What you need to do:
Switch "furthest" to "most distant" in the lines starting at "Within the shot, which" and ending at "Based on what". Return only those lines, with nothing else changed.

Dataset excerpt
= = =

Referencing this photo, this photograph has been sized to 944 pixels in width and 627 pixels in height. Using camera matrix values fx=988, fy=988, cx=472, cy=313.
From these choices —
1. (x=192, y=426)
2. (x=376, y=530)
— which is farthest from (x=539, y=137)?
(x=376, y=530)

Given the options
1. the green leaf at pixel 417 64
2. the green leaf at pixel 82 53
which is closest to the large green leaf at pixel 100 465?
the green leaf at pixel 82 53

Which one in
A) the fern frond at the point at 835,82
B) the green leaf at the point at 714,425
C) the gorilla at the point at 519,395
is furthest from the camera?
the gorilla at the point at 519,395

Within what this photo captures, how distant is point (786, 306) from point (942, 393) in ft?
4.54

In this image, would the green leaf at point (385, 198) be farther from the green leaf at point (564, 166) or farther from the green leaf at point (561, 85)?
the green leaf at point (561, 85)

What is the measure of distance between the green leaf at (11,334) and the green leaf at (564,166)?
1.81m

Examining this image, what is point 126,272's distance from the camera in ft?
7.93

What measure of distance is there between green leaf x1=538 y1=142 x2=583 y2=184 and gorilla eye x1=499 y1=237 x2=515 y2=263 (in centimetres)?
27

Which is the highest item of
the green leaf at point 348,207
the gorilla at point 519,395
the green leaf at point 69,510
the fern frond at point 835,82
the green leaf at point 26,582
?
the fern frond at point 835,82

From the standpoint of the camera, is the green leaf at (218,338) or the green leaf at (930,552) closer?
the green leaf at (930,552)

= = =

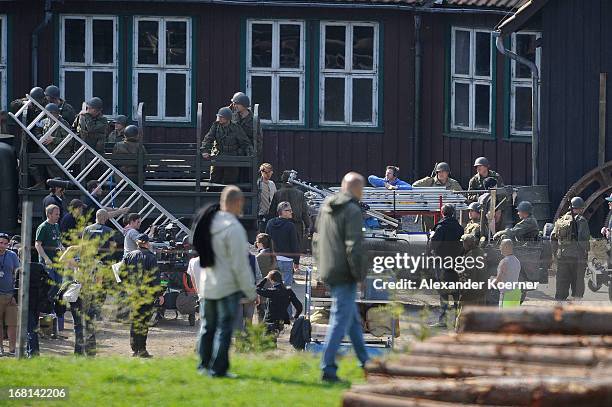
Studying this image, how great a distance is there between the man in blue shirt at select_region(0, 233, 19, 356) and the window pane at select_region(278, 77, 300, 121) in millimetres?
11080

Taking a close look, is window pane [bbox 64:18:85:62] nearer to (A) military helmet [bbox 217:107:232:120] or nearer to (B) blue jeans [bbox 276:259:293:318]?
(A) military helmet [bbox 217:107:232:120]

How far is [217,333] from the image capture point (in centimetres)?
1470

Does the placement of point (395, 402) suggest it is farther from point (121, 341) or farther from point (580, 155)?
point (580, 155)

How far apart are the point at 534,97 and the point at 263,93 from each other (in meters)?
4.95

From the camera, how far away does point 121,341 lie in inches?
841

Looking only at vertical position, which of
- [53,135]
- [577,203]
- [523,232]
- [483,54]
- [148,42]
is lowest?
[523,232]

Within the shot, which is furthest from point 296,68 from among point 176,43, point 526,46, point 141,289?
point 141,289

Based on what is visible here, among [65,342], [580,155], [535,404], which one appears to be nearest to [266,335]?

= = =

Result:
Within the shot, which is most distant from point 296,68 from among point 176,43, point 526,46, point 141,289?
point 141,289

Based on what is visible here, among [65,342], [580,155], [535,404], which one appears to be nearest to [266,335]?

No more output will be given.